On the first hunting knife, the risk of extinction at the hands of AI, and the need for emergency brakes
New technologies almost invariably bring about both good and bad uses; going all the way back to the first tools invented by our prehistoric ancestors, we find that the same knife that can be used to hunt game to feed a family can also be used to commit murder. With very few exceptions, technology is value-neutral; its good or bad use is in the hands of the people using it.
■ The human element, which not only involves operational supervision but also judgment about its use, is what makes the explosive arrival of large-scale artificial intelligence tools such an imminent cause for concern. On one hand, we have this widely-signed statement of the Center for AI Safety: "Mitigating the risk of extinction from AI should be a global priority alongside other societal-scale risks such as pandemics and nuclear war." Heady stuff. On the other hand, we have AI-topians sharing "hacks" like "Here's how to get a professional therapist for free [by training ChatGPT]".
■ As researcher Neil Renic notes of that latter group, "These people are rightly ridiculed for their exaggerated faith in AI. But worse is their miserable lack of faith in humans and meaningful connection between humans." It's telling, isn't it? Instead of discussing how the technology could be used to train more and better human therapists (which is not only a conceivable goal, but a highly worthwhile one!), certain of the AI-topians want to fervently believe that a conscience-less technology can take a human's place within a deeply intimate relationship.
■ There are right and wrong answers when it comes to new technology. We don't know all of them yet, but it's imperative to get to work on defining some workable heuristics as swiftly as possible. A good starting heuristic might go like this: Are we using AI to replace human judgment? Danger! Use extreme caution. Are we using AI to enhance human judgment? Proceed carefully, putting safeguards in place to slow down the unintended consequences and installing kill-switch options wherever possible.

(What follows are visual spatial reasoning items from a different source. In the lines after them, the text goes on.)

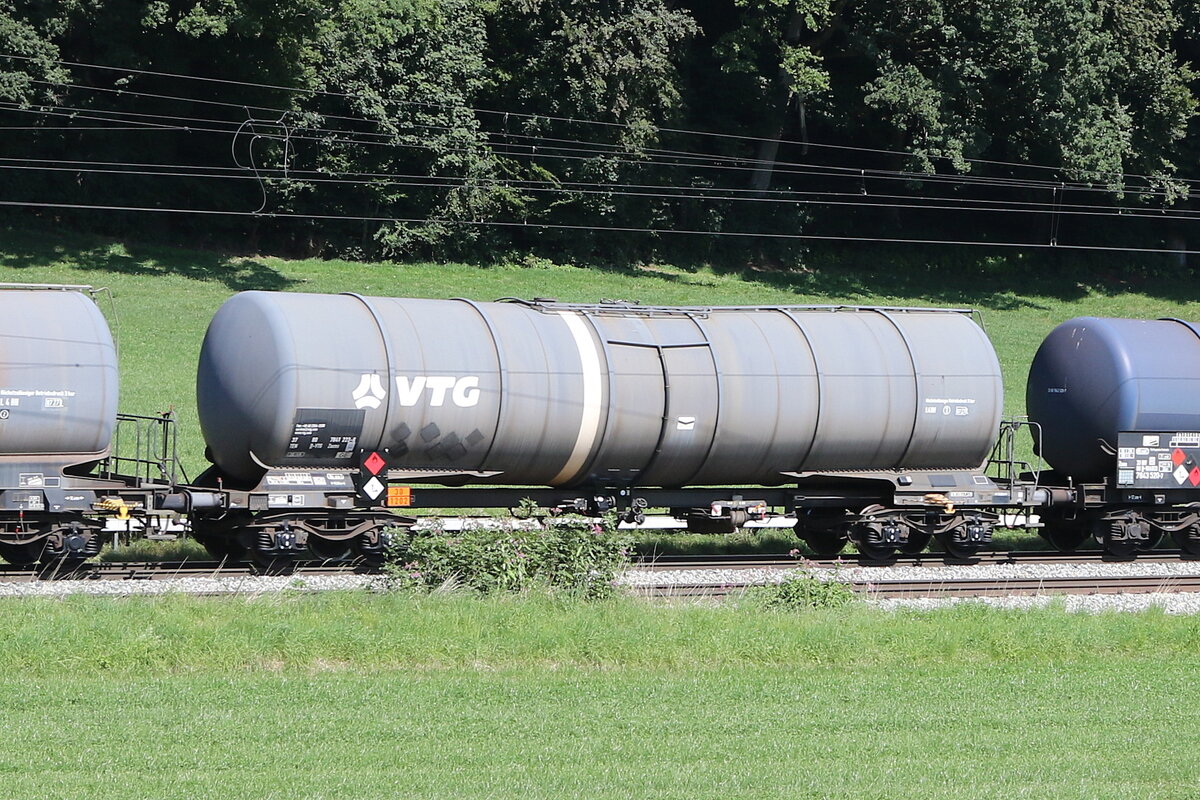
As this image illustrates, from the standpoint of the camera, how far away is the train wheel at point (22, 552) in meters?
17.6

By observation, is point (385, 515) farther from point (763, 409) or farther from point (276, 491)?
point (763, 409)

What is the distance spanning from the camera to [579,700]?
11.0m

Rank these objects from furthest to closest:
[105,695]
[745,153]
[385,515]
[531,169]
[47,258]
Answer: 1. [745,153]
2. [531,169]
3. [47,258]
4. [385,515]
5. [105,695]

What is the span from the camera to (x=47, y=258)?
44.3 metres

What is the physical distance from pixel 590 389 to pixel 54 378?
6911 mm

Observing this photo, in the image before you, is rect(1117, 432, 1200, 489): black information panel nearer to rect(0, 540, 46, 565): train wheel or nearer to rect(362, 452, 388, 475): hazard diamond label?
rect(362, 452, 388, 475): hazard diamond label

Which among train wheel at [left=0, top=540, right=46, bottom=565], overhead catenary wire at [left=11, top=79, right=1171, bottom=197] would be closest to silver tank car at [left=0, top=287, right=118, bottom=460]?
train wheel at [left=0, top=540, right=46, bottom=565]

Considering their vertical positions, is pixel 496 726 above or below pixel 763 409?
below

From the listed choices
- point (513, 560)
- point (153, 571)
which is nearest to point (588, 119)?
point (153, 571)

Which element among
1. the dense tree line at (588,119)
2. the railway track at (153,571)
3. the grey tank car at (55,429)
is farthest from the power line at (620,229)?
the grey tank car at (55,429)

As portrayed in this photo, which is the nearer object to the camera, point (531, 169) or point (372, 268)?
point (372, 268)

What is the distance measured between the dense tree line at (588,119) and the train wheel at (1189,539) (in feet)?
103

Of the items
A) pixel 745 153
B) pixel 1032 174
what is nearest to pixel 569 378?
pixel 745 153

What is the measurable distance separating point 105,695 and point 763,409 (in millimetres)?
10872
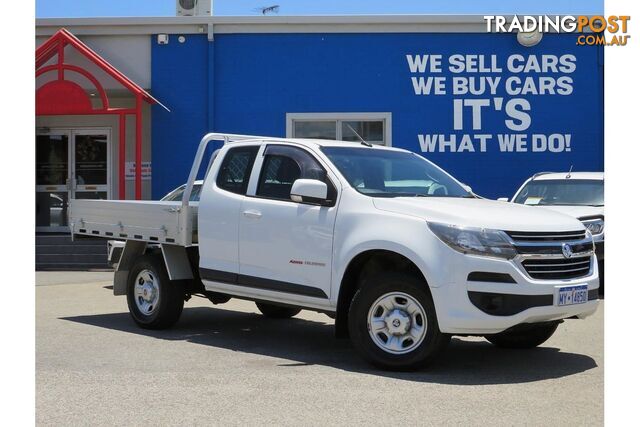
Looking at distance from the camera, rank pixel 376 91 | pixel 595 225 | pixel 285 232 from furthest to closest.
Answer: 1. pixel 376 91
2. pixel 595 225
3. pixel 285 232

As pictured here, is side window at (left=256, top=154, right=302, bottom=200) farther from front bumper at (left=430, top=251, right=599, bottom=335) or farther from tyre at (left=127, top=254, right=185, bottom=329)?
front bumper at (left=430, top=251, right=599, bottom=335)

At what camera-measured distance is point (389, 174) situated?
24.9ft

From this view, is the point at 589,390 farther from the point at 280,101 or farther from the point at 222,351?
the point at 280,101

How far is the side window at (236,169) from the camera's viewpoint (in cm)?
794

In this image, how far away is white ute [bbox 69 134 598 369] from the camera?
6.20 m

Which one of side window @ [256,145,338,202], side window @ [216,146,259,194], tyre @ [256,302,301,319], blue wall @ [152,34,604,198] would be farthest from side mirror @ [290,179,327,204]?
blue wall @ [152,34,604,198]

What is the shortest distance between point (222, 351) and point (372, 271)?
1.69 metres

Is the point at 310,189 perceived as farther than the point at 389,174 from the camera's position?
No

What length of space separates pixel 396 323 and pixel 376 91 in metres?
12.1

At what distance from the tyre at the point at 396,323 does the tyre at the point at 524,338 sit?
135cm

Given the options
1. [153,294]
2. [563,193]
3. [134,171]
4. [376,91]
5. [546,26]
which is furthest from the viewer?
[134,171]

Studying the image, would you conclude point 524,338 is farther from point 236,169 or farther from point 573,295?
point 236,169

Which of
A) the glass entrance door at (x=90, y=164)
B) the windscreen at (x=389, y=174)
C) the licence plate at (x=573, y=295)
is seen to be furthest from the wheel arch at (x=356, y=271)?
the glass entrance door at (x=90, y=164)

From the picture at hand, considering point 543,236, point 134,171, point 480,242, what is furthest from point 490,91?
point 480,242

■ Warren Buffett cautioned an audience about AI last month: "When I'm told something can do all things, I get worried because you can't uninvent it. We invented the atom bomb out of necessity during World War II, but was it really a good thing for the next 200 years? AI can change a lot, but it can't change how people think." What makes artificial intelligence unique in this regard is that its overwhelming use advantage is to act faster than human judgment can supervise.
■ Becoming too enamored with that power puts us at risk of omitting vital checks along the way: The tracks of a railroad certainly automate away a huge number of individual decisions that would otherwise need to be made by a conductor steering a load down a road, but we still give train engineers emergency brakes to help avoid or mitigate disasters. Sooner or later, we'll uncover the need for similar "emergency brakes" on AI technologies, to ensure that human judgment still plays a dispositive role. Let's hope it's sooner.